The Florida Supreme Court. Photo by Colin Hackley.
Former felons who have not paid all of their fines or restitution costs should not be allowed to vote, despite a new state constitutional amendment allowing felons to register if they have completed their sentences, a lawyer for Gov. Ron DeSantis argued Wednesday before the Florida Supreme Court.
The Republican governor has asked the state’s highest court for an advisory opinion on whether fines, restitution and other costs were included in the meaning of “completion of all terms of sentence” that was part of Amendment 4, endorsed by 64.5 percent of Florida voters in 2018.
“The question the governor is asking is: Are all those debts to society included in all terms of a sentence? He would ask this court to find in the affirmative,” said Joe Jacquot, the governor’s general counsel.
But civil rights groups that support Amendment 4 argued that financial obligations, like restitution and fees, were not specifically cited in the amendment’s language and that preventing felons who cannot pay all their fines or fees would disenfranchise them as voters.
Anton Marino, a lawyer representing the American Civil Liberties Union of Florida, asked the court to “conclude that it does not require repayment of all legal financial obligations because doing so would mean every person unable to pay is serving a life sentence.”
Marino cited a preliminary University of Florida study that showed more than four out of every five felons who are released from prison – excluding felons convicted of murder and sex offenses – have financial obligations that would prevent them from registering to vote under the governor’s argument.
“Adopting the governor’s interpretation leads to an absurd result that contravenes the chief purpose of the amendment ratified by the voters,” Marino said.
Marino came under sharp questioning from Justice Barbara Lagoa, who noted that the Florida ACLU put out a voters’ guide prior to the 2018 general election in which the organization argued Amendment 4 would restore voting rights to Floridians “who have completed the terms of their sentence including any probation, parole, fines or restitution.”

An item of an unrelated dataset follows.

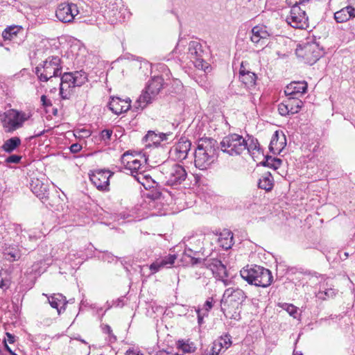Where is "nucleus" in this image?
<instances>
[{"mask_svg": "<svg viewBox=\"0 0 355 355\" xmlns=\"http://www.w3.org/2000/svg\"><path fill=\"white\" fill-rule=\"evenodd\" d=\"M241 277L249 284L266 288L273 280L270 270L256 264L247 265L240 271Z\"/></svg>", "mask_w": 355, "mask_h": 355, "instance_id": "obj_1", "label": "nucleus"}, {"mask_svg": "<svg viewBox=\"0 0 355 355\" xmlns=\"http://www.w3.org/2000/svg\"><path fill=\"white\" fill-rule=\"evenodd\" d=\"M164 78L161 76H153L148 80L145 89L135 102L132 110L135 112L142 111L148 104L155 100L163 87Z\"/></svg>", "mask_w": 355, "mask_h": 355, "instance_id": "obj_2", "label": "nucleus"}, {"mask_svg": "<svg viewBox=\"0 0 355 355\" xmlns=\"http://www.w3.org/2000/svg\"><path fill=\"white\" fill-rule=\"evenodd\" d=\"M30 116L31 115L22 111L10 109L0 113V121L5 132L11 133L21 128Z\"/></svg>", "mask_w": 355, "mask_h": 355, "instance_id": "obj_3", "label": "nucleus"}, {"mask_svg": "<svg viewBox=\"0 0 355 355\" xmlns=\"http://www.w3.org/2000/svg\"><path fill=\"white\" fill-rule=\"evenodd\" d=\"M62 69L61 59L58 56H49L34 71L40 81L47 82L53 77L60 76Z\"/></svg>", "mask_w": 355, "mask_h": 355, "instance_id": "obj_4", "label": "nucleus"}, {"mask_svg": "<svg viewBox=\"0 0 355 355\" xmlns=\"http://www.w3.org/2000/svg\"><path fill=\"white\" fill-rule=\"evenodd\" d=\"M162 173L164 175L165 184L171 187H177L184 182L187 178V172L184 167L178 164L171 166L163 165Z\"/></svg>", "mask_w": 355, "mask_h": 355, "instance_id": "obj_5", "label": "nucleus"}, {"mask_svg": "<svg viewBox=\"0 0 355 355\" xmlns=\"http://www.w3.org/2000/svg\"><path fill=\"white\" fill-rule=\"evenodd\" d=\"M300 47L297 49V55L304 58L310 65L315 64L324 54L323 47L320 46L319 42L315 39L304 43Z\"/></svg>", "mask_w": 355, "mask_h": 355, "instance_id": "obj_6", "label": "nucleus"}, {"mask_svg": "<svg viewBox=\"0 0 355 355\" xmlns=\"http://www.w3.org/2000/svg\"><path fill=\"white\" fill-rule=\"evenodd\" d=\"M206 53L202 49V44L198 41H191L189 44L187 56L192 61L195 67L199 69L209 73L211 70V65L205 60Z\"/></svg>", "mask_w": 355, "mask_h": 355, "instance_id": "obj_7", "label": "nucleus"}, {"mask_svg": "<svg viewBox=\"0 0 355 355\" xmlns=\"http://www.w3.org/2000/svg\"><path fill=\"white\" fill-rule=\"evenodd\" d=\"M245 139L238 134H230L220 142L221 150L230 155H240L245 150Z\"/></svg>", "mask_w": 355, "mask_h": 355, "instance_id": "obj_8", "label": "nucleus"}, {"mask_svg": "<svg viewBox=\"0 0 355 355\" xmlns=\"http://www.w3.org/2000/svg\"><path fill=\"white\" fill-rule=\"evenodd\" d=\"M102 12L104 14V17L111 24L123 22L126 15H129L127 9L122 5L121 1H119L114 6H110L104 8L102 10Z\"/></svg>", "mask_w": 355, "mask_h": 355, "instance_id": "obj_9", "label": "nucleus"}, {"mask_svg": "<svg viewBox=\"0 0 355 355\" xmlns=\"http://www.w3.org/2000/svg\"><path fill=\"white\" fill-rule=\"evenodd\" d=\"M112 175V173L105 169L94 170L89 174L92 183L101 191H109L110 178Z\"/></svg>", "mask_w": 355, "mask_h": 355, "instance_id": "obj_10", "label": "nucleus"}, {"mask_svg": "<svg viewBox=\"0 0 355 355\" xmlns=\"http://www.w3.org/2000/svg\"><path fill=\"white\" fill-rule=\"evenodd\" d=\"M290 16L287 17V22L293 28L304 29L308 27V16L305 10L300 6H290Z\"/></svg>", "mask_w": 355, "mask_h": 355, "instance_id": "obj_11", "label": "nucleus"}, {"mask_svg": "<svg viewBox=\"0 0 355 355\" xmlns=\"http://www.w3.org/2000/svg\"><path fill=\"white\" fill-rule=\"evenodd\" d=\"M78 12L79 10L76 4L64 2L58 5L55 15L60 21L68 23L72 21Z\"/></svg>", "mask_w": 355, "mask_h": 355, "instance_id": "obj_12", "label": "nucleus"}, {"mask_svg": "<svg viewBox=\"0 0 355 355\" xmlns=\"http://www.w3.org/2000/svg\"><path fill=\"white\" fill-rule=\"evenodd\" d=\"M250 34L251 42L256 46L259 45L261 46L266 45L267 40L272 36L271 30L263 24L254 26Z\"/></svg>", "mask_w": 355, "mask_h": 355, "instance_id": "obj_13", "label": "nucleus"}, {"mask_svg": "<svg viewBox=\"0 0 355 355\" xmlns=\"http://www.w3.org/2000/svg\"><path fill=\"white\" fill-rule=\"evenodd\" d=\"M191 142L185 137H182L178 142L171 149V155L174 159L182 162L187 157L191 150Z\"/></svg>", "mask_w": 355, "mask_h": 355, "instance_id": "obj_14", "label": "nucleus"}, {"mask_svg": "<svg viewBox=\"0 0 355 355\" xmlns=\"http://www.w3.org/2000/svg\"><path fill=\"white\" fill-rule=\"evenodd\" d=\"M29 187L31 191L41 200L43 203H46L49 194L48 184L38 178H32L29 183Z\"/></svg>", "mask_w": 355, "mask_h": 355, "instance_id": "obj_15", "label": "nucleus"}, {"mask_svg": "<svg viewBox=\"0 0 355 355\" xmlns=\"http://www.w3.org/2000/svg\"><path fill=\"white\" fill-rule=\"evenodd\" d=\"M194 157L196 167L202 171L209 168V166L217 159L198 148L195 150Z\"/></svg>", "mask_w": 355, "mask_h": 355, "instance_id": "obj_16", "label": "nucleus"}, {"mask_svg": "<svg viewBox=\"0 0 355 355\" xmlns=\"http://www.w3.org/2000/svg\"><path fill=\"white\" fill-rule=\"evenodd\" d=\"M203 266L212 271L213 274L220 279L228 277L226 266L218 259H210L203 261Z\"/></svg>", "mask_w": 355, "mask_h": 355, "instance_id": "obj_17", "label": "nucleus"}, {"mask_svg": "<svg viewBox=\"0 0 355 355\" xmlns=\"http://www.w3.org/2000/svg\"><path fill=\"white\" fill-rule=\"evenodd\" d=\"M232 344V336L229 334L222 335L212 343L209 354L211 355H218L223 350L225 352L230 347Z\"/></svg>", "mask_w": 355, "mask_h": 355, "instance_id": "obj_18", "label": "nucleus"}, {"mask_svg": "<svg viewBox=\"0 0 355 355\" xmlns=\"http://www.w3.org/2000/svg\"><path fill=\"white\" fill-rule=\"evenodd\" d=\"M196 148L216 158L218 156L219 146L217 141L213 138L205 137L199 139Z\"/></svg>", "mask_w": 355, "mask_h": 355, "instance_id": "obj_19", "label": "nucleus"}, {"mask_svg": "<svg viewBox=\"0 0 355 355\" xmlns=\"http://www.w3.org/2000/svg\"><path fill=\"white\" fill-rule=\"evenodd\" d=\"M176 259L177 255L175 254H168L157 259L155 261L149 265L150 274L154 275L164 267H170L171 266L173 265Z\"/></svg>", "mask_w": 355, "mask_h": 355, "instance_id": "obj_20", "label": "nucleus"}, {"mask_svg": "<svg viewBox=\"0 0 355 355\" xmlns=\"http://www.w3.org/2000/svg\"><path fill=\"white\" fill-rule=\"evenodd\" d=\"M130 103L131 100L129 98L123 100L119 97H112L107 106L113 113L119 115L121 113L126 112L131 108Z\"/></svg>", "mask_w": 355, "mask_h": 355, "instance_id": "obj_21", "label": "nucleus"}, {"mask_svg": "<svg viewBox=\"0 0 355 355\" xmlns=\"http://www.w3.org/2000/svg\"><path fill=\"white\" fill-rule=\"evenodd\" d=\"M308 85L306 81L292 82L288 85L284 90L286 96H295L300 98L307 92Z\"/></svg>", "mask_w": 355, "mask_h": 355, "instance_id": "obj_22", "label": "nucleus"}, {"mask_svg": "<svg viewBox=\"0 0 355 355\" xmlns=\"http://www.w3.org/2000/svg\"><path fill=\"white\" fill-rule=\"evenodd\" d=\"M286 145V137L282 134V138L280 139L279 133L276 130L271 138L268 148L270 153L274 155H279Z\"/></svg>", "mask_w": 355, "mask_h": 355, "instance_id": "obj_23", "label": "nucleus"}, {"mask_svg": "<svg viewBox=\"0 0 355 355\" xmlns=\"http://www.w3.org/2000/svg\"><path fill=\"white\" fill-rule=\"evenodd\" d=\"M200 244L199 248H186L184 252V257L189 258V261H188L189 263H190L191 266H196L198 264H202L203 265V261L206 260L205 259H201L198 257H196V256L201 252V250L203 249V242L198 239L197 240Z\"/></svg>", "mask_w": 355, "mask_h": 355, "instance_id": "obj_24", "label": "nucleus"}, {"mask_svg": "<svg viewBox=\"0 0 355 355\" xmlns=\"http://www.w3.org/2000/svg\"><path fill=\"white\" fill-rule=\"evenodd\" d=\"M47 299L51 306L57 309L58 315H60L62 312L65 311L68 301L61 293H53L48 296Z\"/></svg>", "mask_w": 355, "mask_h": 355, "instance_id": "obj_25", "label": "nucleus"}, {"mask_svg": "<svg viewBox=\"0 0 355 355\" xmlns=\"http://www.w3.org/2000/svg\"><path fill=\"white\" fill-rule=\"evenodd\" d=\"M150 191L146 194V199L148 200L149 209L155 207L157 202L162 198H164L163 192L168 193L167 189L162 188V187L158 184L157 187L149 189Z\"/></svg>", "mask_w": 355, "mask_h": 355, "instance_id": "obj_26", "label": "nucleus"}, {"mask_svg": "<svg viewBox=\"0 0 355 355\" xmlns=\"http://www.w3.org/2000/svg\"><path fill=\"white\" fill-rule=\"evenodd\" d=\"M227 297L230 302H235L237 306L241 305L246 299L247 296L244 291L240 288H227L225 290L223 298ZM223 302V299L221 300V302Z\"/></svg>", "mask_w": 355, "mask_h": 355, "instance_id": "obj_27", "label": "nucleus"}, {"mask_svg": "<svg viewBox=\"0 0 355 355\" xmlns=\"http://www.w3.org/2000/svg\"><path fill=\"white\" fill-rule=\"evenodd\" d=\"M128 155L129 151H126L121 157V164L124 166L125 168L130 170L131 174L143 170L144 166H142L141 161L137 159L129 160L127 159L128 157Z\"/></svg>", "mask_w": 355, "mask_h": 355, "instance_id": "obj_28", "label": "nucleus"}, {"mask_svg": "<svg viewBox=\"0 0 355 355\" xmlns=\"http://www.w3.org/2000/svg\"><path fill=\"white\" fill-rule=\"evenodd\" d=\"M247 137V139H245V150H248L251 157L252 158L255 157L256 152L263 155V149L261 147L258 139L250 135H248Z\"/></svg>", "mask_w": 355, "mask_h": 355, "instance_id": "obj_29", "label": "nucleus"}, {"mask_svg": "<svg viewBox=\"0 0 355 355\" xmlns=\"http://www.w3.org/2000/svg\"><path fill=\"white\" fill-rule=\"evenodd\" d=\"M320 283V289L316 294V297L318 299L326 300L336 295V290L331 287V284H329L328 280H323L322 283L321 282Z\"/></svg>", "mask_w": 355, "mask_h": 355, "instance_id": "obj_30", "label": "nucleus"}, {"mask_svg": "<svg viewBox=\"0 0 355 355\" xmlns=\"http://www.w3.org/2000/svg\"><path fill=\"white\" fill-rule=\"evenodd\" d=\"M355 17V9L350 6H346L334 13V19L337 23H344Z\"/></svg>", "mask_w": 355, "mask_h": 355, "instance_id": "obj_31", "label": "nucleus"}, {"mask_svg": "<svg viewBox=\"0 0 355 355\" xmlns=\"http://www.w3.org/2000/svg\"><path fill=\"white\" fill-rule=\"evenodd\" d=\"M5 259L10 262L19 260L21 257V250L18 245H9L3 250Z\"/></svg>", "mask_w": 355, "mask_h": 355, "instance_id": "obj_32", "label": "nucleus"}, {"mask_svg": "<svg viewBox=\"0 0 355 355\" xmlns=\"http://www.w3.org/2000/svg\"><path fill=\"white\" fill-rule=\"evenodd\" d=\"M218 243L220 246L223 249H230L234 245L233 233L230 230H225L219 234Z\"/></svg>", "mask_w": 355, "mask_h": 355, "instance_id": "obj_33", "label": "nucleus"}, {"mask_svg": "<svg viewBox=\"0 0 355 355\" xmlns=\"http://www.w3.org/2000/svg\"><path fill=\"white\" fill-rule=\"evenodd\" d=\"M284 101L291 115L298 113L304 105L303 101L298 97L287 96V98Z\"/></svg>", "mask_w": 355, "mask_h": 355, "instance_id": "obj_34", "label": "nucleus"}, {"mask_svg": "<svg viewBox=\"0 0 355 355\" xmlns=\"http://www.w3.org/2000/svg\"><path fill=\"white\" fill-rule=\"evenodd\" d=\"M24 28L21 26L12 25L6 27L2 33V37L4 40H11L17 36L18 34L22 33Z\"/></svg>", "mask_w": 355, "mask_h": 355, "instance_id": "obj_35", "label": "nucleus"}, {"mask_svg": "<svg viewBox=\"0 0 355 355\" xmlns=\"http://www.w3.org/2000/svg\"><path fill=\"white\" fill-rule=\"evenodd\" d=\"M274 186V179L270 172H267L259 179L258 187L266 191H270Z\"/></svg>", "mask_w": 355, "mask_h": 355, "instance_id": "obj_36", "label": "nucleus"}, {"mask_svg": "<svg viewBox=\"0 0 355 355\" xmlns=\"http://www.w3.org/2000/svg\"><path fill=\"white\" fill-rule=\"evenodd\" d=\"M14 232L16 233V239L15 241L17 243H24L26 241L27 237L30 241L35 239V236H32L27 231L22 229L21 225H14Z\"/></svg>", "mask_w": 355, "mask_h": 355, "instance_id": "obj_37", "label": "nucleus"}, {"mask_svg": "<svg viewBox=\"0 0 355 355\" xmlns=\"http://www.w3.org/2000/svg\"><path fill=\"white\" fill-rule=\"evenodd\" d=\"M21 144V141L19 137H12L4 141L1 148L6 153H12L20 146Z\"/></svg>", "mask_w": 355, "mask_h": 355, "instance_id": "obj_38", "label": "nucleus"}, {"mask_svg": "<svg viewBox=\"0 0 355 355\" xmlns=\"http://www.w3.org/2000/svg\"><path fill=\"white\" fill-rule=\"evenodd\" d=\"M257 76L254 72H250L245 73L243 76H240V81L245 85V87L251 89L256 85Z\"/></svg>", "mask_w": 355, "mask_h": 355, "instance_id": "obj_39", "label": "nucleus"}, {"mask_svg": "<svg viewBox=\"0 0 355 355\" xmlns=\"http://www.w3.org/2000/svg\"><path fill=\"white\" fill-rule=\"evenodd\" d=\"M76 86H72L71 84L60 82V95L62 99H69L71 97L72 89Z\"/></svg>", "mask_w": 355, "mask_h": 355, "instance_id": "obj_40", "label": "nucleus"}, {"mask_svg": "<svg viewBox=\"0 0 355 355\" xmlns=\"http://www.w3.org/2000/svg\"><path fill=\"white\" fill-rule=\"evenodd\" d=\"M73 86L80 87L82 86L87 80V73L83 71H76L73 72Z\"/></svg>", "mask_w": 355, "mask_h": 355, "instance_id": "obj_41", "label": "nucleus"}, {"mask_svg": "<svg viewBox=\"0 0 355 355\" xmlns=\"http://www.w3.org/2000/svg\"><path fill=\"white\" fill-rule=\"evenodd\" d=\"M143 141L146 142H149L147 146L153 145L155 147H158L159 146L158 134L155 133L153 130L148 131L147 134L144 137Z\"/></svg>", "mask_w": 355, "mask_h": 355, "instance_id": "obj_42", "label": "nucleus"}, {"mask_svg": "<svg viewBox=\"0 0 355 355\" xmlns=\"http://www.w3.org/2000/svg\"><path fill=\"white\" fill-rule=\"evenodd\" d=\"M93 248H94V246L91 243H89V246L87 248V250H90V253L89 254H85L82 251H80L76 253L71 252L69 254V257L70 259H72L71 257H76L77 256L78 258H79L81 260V261H78V263H82L83 262V261H85L92 257Z\"/></svg>", "mask_w": 355, "mask_h": 355, "instance_id": "obj_43", "label": "nucleus"}, {"mask_svg": "<svg viewBox=\"0 0 355 355\" xmlns=\"http://www.w3.org/2000/svg\"><path fill=\"white\" fill-rule=\"evenodd\" d=\"M282 309L285 310L293 318H297L300 314L298 313V308L292 304L282 303L279 304Z\"/></svg>", "mask_w": 355, "mask_h": 355, "instance_id": "obj_44", "label": "nucleus"}, {"mask_svg": "<svg viewBox=\"0 0 355 355\" xmlns=\"http://www.w3.org/2000/svg\"><path fill=\"white\" fill-rule=\"evenodd\" d=\"M177 345L179 349L182 350L184 353H190L194 352L196 349L193 343L189 344L183 340H178Z\"/></svg>", "mask_w": 355, "mask_h": 355, "instance_id": "obj_45", "label": "nucleus"}, {"mask_svg": "<svg viewBox=\"0 0 355 355\" xmlns=\"http://www.w3.org/2000/svg\"><path fill=\"white\" fill-rule=\"evenodd\" d=\"M158 184L159 183L154 180L152 178V177L148 174L146 178L145 179V181L142 184V186L144 187L145 189L148 190L155 188V187H157Z\"/></svg>", "mask_w": 355, "mask_h": 355, "instance_id": "obj_46", "label": "nucleus"}, {"mask_svg": "<svg viewBox=\"0 0 355 355\" xmlns=\"http://www.w3.org/2000/svg\"><path fill=\"white\" fill-rule=\"evenodd\" d=\"M148 173H146V171L143 169L140 171H138L135 173L131 174V175L134 178L135 180H137L139 184L142 185L144 182L145 181V179L148 176Z\"/></svg>", "mask_w": 355, "mask_h": 355, "instance_id": "obj_47", "label": "nucleus"}, {"mask_svg": "<svg viewBox=\"0 0 355 355\" xmlns=\"http://www.w3.org/2000/svg\"><path fill=\"white\" fill-rule=\"evenodd\" d=\"M282 164V160L280 158H274L272 160L268 162V166H264L265 167H268L272 168L273 170L278 169L281 165Z\"/></svg>", "mask_w": 355, "mask_h": 355, "instance_id": "obj_48", "label": "nucleus"}, {"mask_svg": "<svg viewBox=\"0 0 355 355\" xmlns=\"http://www.w3.org/2000/svg\"><path fill=\"white\" fill-rule=\"evenodd\" d=\"M22 159L21 155H16V154H12L7 157L5 159V162L7 164H18L21 162Z\"/></svg>", "mask_w": 355, "mask_h": 355, "instance_id": "obj_49", "label": "nucleus"}, {"mask_svg": "<svg viewBox=\"0 0 355 355\" xmlns=\"http://www.w3.org/2000/svg\"><path fill=\"white\" fill-rule=\"evenodd\" d=\"M73 79L74 78L73 72H66L64 73L62 76H61L60 82L71 84L72 86H73Z\"/></svg>", "mask_w": 355, "mask_h": 355, "instance_id": "obj_50", "label": "nucleus"}, {"mask_svg": "<svg viewBox=\"0 0 355 355\" xmlns=\"http://www.w3.org/2000/svg\"><path fill=\"white\" fill-rule=\"evenodd\" d=\"M278 112H279V114L283 116H286L287 115L291 114L290 113V110H289L285 101H284L282 103H281L278 105Z\"/></svg>", "mask_w": 355, "mask_h": 355, "instance_id": "obj_51", "label": "nucleus"}, {"mask_svg": "<svg viewBox=\"0 0 355 355\" xmlns=\"http://www.w3.org/2000/svg\"><path fill=\"white\" fill-rule=\"evenodd\" d=\"M112 130L110 129H104L101 132V137L104 141H108L111 139L112 135Z\"/></svg>", "mask_w": 355, "mask_h": 355, "instance_id": "obj_52", "label": "nucleus"}, {"mask_svg": "<svg viewBox=\"0 0 355 355\" xmlns=\"http://www.w3.org/2000/svg\"><path fill=\"white\" fill-rule=\"evenodd\" d=\"M306 275H309V276H311L312 277H315L316 278H320L321 280H329V278L328 277H326L324 275H320L319 274L318 272H315V271H313V270H307L304 273Z\"/></svg>", "mask_w": 355, "mask_h": 355, "instance_id": "obj_53", "label": "nucleus"}, {"mask_svg": "<svg viewBox=\"0 0 355 355\" xmlns=\"http://www.w3.org/2000/svg\"><path fill=\"white\" fill-rule=\"evenodd\" d=\"M40 263H35L31 268H29L28 272L32 274L34 273L35 275H40L43 272L39 268Z\"/></svg>", "mask_w": 355, "mask_h": 355, "instance_id": "obj_54", "label": "nucleus"}, {"mask_svg": "<svg viewBox=\"0 0 355 355\" xmlns=\"http://www.w3.org/2000/svg\"><path fill=\"white\" fill-rule=\"evenodd\" d=\"M307 1H309L308 0H286V2L288 6L303 5L305 2H307Z\"/></svg>", "mask_w": 355, "mask_h": 355, "instance_id": "obj_55", "label": "nucleus"}, {"mask_svg": "<svg viewBox=\"0 0 355 355\" xmlns=\"http://www.w3.org/2000/svg\"><path fill=\"white\" fill-rule=\"evenodd\" d=\"M42 105L44 107H48L52 106V103L46 95H42L41 96Z\"/></svg>", "mask_w": 355, "mask_h": 355, "instance_id": "obj_56", "label": "nucleus"}, {"mask_svg": "<svg viewBox=\"0 0 355 355\" xmlns=\"http://www.w3.org/2000/svg\"><path fill=\"white\" fill-rule=\"evenodd\" d=\"M69 149H70L71 153H77L81 150L82 146L80 144H79L78 143H75V144H73L72 145H71Z\"/></svg>", "mask_w": 355, "mask_h": 355, "instance_id": "obj_57", "label": "nucleus"}, {"mask_svg": "<svg viewBox=\"0 0 355 355\" xmlns=\"http://www.w3.org/2000/svg\"><path fill=\"white\" fill-rule=\"evenodd\" d=\"M275 157H272L271 155H264V159L263 161H261L259 164H257V166H268V162L272 160V159H274Z\"/></svg>", "mask_w": 355, "mask_h": 355, "instance_id": "obj_58", "label": "nucleus"}, {"mask_svg": "<svg viewBox=\"0 0 355 355\" xmlns=\"http://www.w3.org/2000/svg\"><path fill=\"white\" fill-rule=\"evenodd\" d=\"M103 331L104 333L111 336L113 338L114 340H116V336L112 334V331L110 326H109L108 324L105 325V327L103 328Z\"/></svg>", "mask_w": 355, "mask_h": 355, "instance_id": "obj_59", "label": "nucleus"}, {"mask_svg": "<svg viewBox=\"0 0 355 355\" xmlns=\"http://www.w3.org/2000/svg\"><path fill=\"white\" fill-rule=\"evenodd\" d=\"M171 135V132H168V133H159L158 134V137H159V144L161 143V141H166L168 139V137Z\"/></svg>", "mask_w": 355, "mask_h": 355, "instance_id": "obj_60", "label": "nucleus"}, {"mask_svg": "<svg viewBox=\"0 0 355 355\" xmlns=\"http://www.w3.org/2000/svg\"><path fill=\"white\" fill-rule=\"evenodd\" d=\"M213 307V299L209 298L206 300L205 303V309L207 311H209Z\"/></svg>", "mask_w": 355, "mask_h": 355, "instance_id": "obj_61", "label": "nucleus"}, {"mask_svg": "<svg viewBox=\"0 0 355 355\" xmlns=\"http://www.w3.org/2000/svg\"><path fill=\"white\" fill-rule=\"evenodd\" d=\"M251 72L250 71L248 70L245 69L244 64H243V62H241V67H240V69H239V77L240 76H244L245 73H250Z\"/></svg>", "mask_w": 355, "mask_h": 355, "instance_id": "obj_62", "label": "nucleus"}, {"mask_svg": "<svg viewBox=\"0 0 355 355\" xmlns=\"http://www.w3.org/2000/svg\"><path fill=\"white\" fill-rule=\"evenodd\" d=\"M9 287L8 281L4 280L2 278L1 273L0 272V288L7 289Z\"/></svg>", "mask_w": 355, "mask_h": 355, "instance_id": "obj_63", "label": "nucleus"}, {"mask_svg": "<svg viewBox=\"0 0 355 355\" xmlns=\"http://www.w3.org/2000/svg\"><path fill=\"white\" fill-rule=\"evenodd\" d=\"M6 335L7 337L6 341H8L10 344H12L15 342V336L14 335L9 332H6Z\"/></svg>", "mask_w": 355, "mask_h": 355, "instance_id": "obj_64", "label": "nucleus"}]
</instances>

“This is what was told to voters of Florida,” Lagoa said.
Marino insisted the restitution and fines would not be considered part of the sentence unless they were “conditions of parole and probation” – and argued there is a distinction for former inmates who are unable to pay their financial obligations.
Elaborating on that point, Molly Danahy, a lawyer representing a group of former inmates, said blocking those felons from voting because of their failure to pay restitution and other costs may violate the U.S. Constitution.
One of her clients is Bonnie Raysor, a Palm Beach County woman who was addicted to opioids and served more than 1 1/2 years in prison for a series of drug-related felonies. Raysor will not be able to pay off her $4,260 in fees and fines until 2031, according to a brief filed with the court.
“If this court were to find that Amendment 4 requires the payment of (legal financial obligations), it would put the Florida Constitution directly conflict with the United States Constitution,” Danahy said.
Justice Robert Luck noted that if the court issues an advisory opinion, as requested by the governor, it would not be legally binding. Issues of constitutionality involving Amendment 4 would have to be raised and settled in subsequent lawsuits, he said.
The court will issue its opinion on the governor’s request later.
The case is part of a broader and complicated legal environment that also involves the federal courts and the Florida Legislature.
Last month, a federal judge in Tallahassee blocked an Amendment 4 implementing law that requires felons to pay their restitution, fees and fines before they can register to vote, although his ruling was specifically limited to a group of 17 former inmates who participated in the litigation.
U.S. District Judge Robert Hinkle ruled that requiring felons to pay restitution and fines before registering to vote does raise questions of constitutionality. But he added that some of those questions can be settled by the Florida Supreme Court, through ongoing lawsuits, or by the Florida Legislature, which starts its annual session in January 2020.
Amendment 4 took effect in January 2019. Felons who had completed their sentences were allowed to register and some have already participated in municipal elections. Those with outstanding financial obligations were not denied the opportunity to register.
The Legislature passed the implementing bill in early May and it became law on July 1. The statute does allow the felons to petition a judge to either waive restitution or convert it into community service hours.
According to an analysis by University of Florida political science professor Dan Smith, the vast majority of felons who have registered since the passage of Amendment 4 owe some type of fine, fee or restitution.
Using information from the Department of Corrections and the state’s Offender-Based Information System, Smith found fewer than one in five individuals with a felony conviction other than murder or felony sexual offense are likely to be eligible to vote.
That means that across all 67 counties, the law would “effectively disenfranchise hundreds of thousands of voters who would have been eligible to vote in Florida under Amendment 4 had the Legislature not stepped in to dismantle it.”
As the Phoenix has previously reported, Florida is one of only eight states that denies felons who owe fines, fees or restitution from having their voting rights restored after completing their sentences.